The science of the brain has advanced dramatically in the last several decades. Once, little was known of the physical makeup of the brain and guesswork was the best that modern medicine could provide to treat problems which were also poorly understood; however, technology has evolved considerably, and many problems which were once death sentences can now be identified and diagnosed quickly and properly. A neurophysiology technician (or EEG technician) operates one of our most important pieces of brain-scanning equipment: the electroencephalograph.
Neurophysiology technicians use EEGs to read and record the electrical activity of a patient's brainwaves, which is accomplished by connecting electrodes to certain parts of the scalp; the machine then records the brainwave patterns and translates them into a graph. The actual operation of the machine is mostly automated, so the primary task of the EEG technician is to correctly interpret the data produced by the machine to locate neural abnormalities and present their threat/s correctly. This information is then shared with the patient's physicians, who will further analyze the data and use it to develop a treatment plan.
Neurophysiology technicians should be personable, friendly individuals who are able to keep patients calm and engaged, as the process - though harmless - can be scary to patients who are unfamiliar with it. These technicians should also be strong analytical thinkers who are skilled at knowing which patterns to search for in the data and correctly interpreting their meaning.

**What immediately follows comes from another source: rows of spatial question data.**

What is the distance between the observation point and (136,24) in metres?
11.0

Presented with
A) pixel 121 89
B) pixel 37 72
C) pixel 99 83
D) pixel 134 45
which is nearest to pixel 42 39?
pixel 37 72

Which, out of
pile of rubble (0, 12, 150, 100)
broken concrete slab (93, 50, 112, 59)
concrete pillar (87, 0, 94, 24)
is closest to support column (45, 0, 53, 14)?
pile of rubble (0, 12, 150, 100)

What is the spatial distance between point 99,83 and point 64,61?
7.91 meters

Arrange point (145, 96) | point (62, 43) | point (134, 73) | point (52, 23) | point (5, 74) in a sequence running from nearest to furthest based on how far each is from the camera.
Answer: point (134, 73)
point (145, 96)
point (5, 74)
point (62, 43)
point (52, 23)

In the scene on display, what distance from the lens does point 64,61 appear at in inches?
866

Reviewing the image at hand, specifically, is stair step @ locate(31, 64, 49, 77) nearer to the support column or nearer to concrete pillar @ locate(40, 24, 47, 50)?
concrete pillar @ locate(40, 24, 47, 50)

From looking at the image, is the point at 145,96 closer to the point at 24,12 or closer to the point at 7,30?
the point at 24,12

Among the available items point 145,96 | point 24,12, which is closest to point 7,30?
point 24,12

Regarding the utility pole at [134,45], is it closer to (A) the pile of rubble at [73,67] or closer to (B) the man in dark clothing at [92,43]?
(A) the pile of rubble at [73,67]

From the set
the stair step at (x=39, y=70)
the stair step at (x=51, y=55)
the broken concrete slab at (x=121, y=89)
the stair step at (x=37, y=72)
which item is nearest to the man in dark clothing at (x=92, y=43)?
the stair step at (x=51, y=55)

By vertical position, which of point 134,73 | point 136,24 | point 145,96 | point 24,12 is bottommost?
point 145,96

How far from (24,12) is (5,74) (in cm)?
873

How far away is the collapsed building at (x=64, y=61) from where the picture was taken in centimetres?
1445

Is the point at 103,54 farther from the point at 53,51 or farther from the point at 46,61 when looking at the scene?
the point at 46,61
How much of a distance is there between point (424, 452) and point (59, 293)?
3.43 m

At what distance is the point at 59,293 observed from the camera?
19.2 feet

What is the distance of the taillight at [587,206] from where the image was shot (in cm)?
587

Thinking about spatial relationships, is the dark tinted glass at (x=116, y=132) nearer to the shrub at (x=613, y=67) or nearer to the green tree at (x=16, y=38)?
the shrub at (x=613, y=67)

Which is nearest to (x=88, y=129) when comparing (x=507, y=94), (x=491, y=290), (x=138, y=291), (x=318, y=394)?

Becoming a neurophysiology technician requires no specific education beyond a high school diploma. Though there are college-level EEG training programs and a degree in this field may improve employment opportunities, some employers will provide on-site training.
Neurophysiology Technologist (EEG) Tasks
Monitor patients' comfort, blood pressure and heart rate during tests.
Prepare reports of diagnostic procedures for interpretation by physician.
Conduct and analyze complex electroencephalography (EEG), electromyography (EMG), nerve conduction velocity (NCV), or other neurodiagnastic tests.
Adjust equipment and controls according to physicians' orders or established protocol.
Obtain and record patient identification, medical history and test results.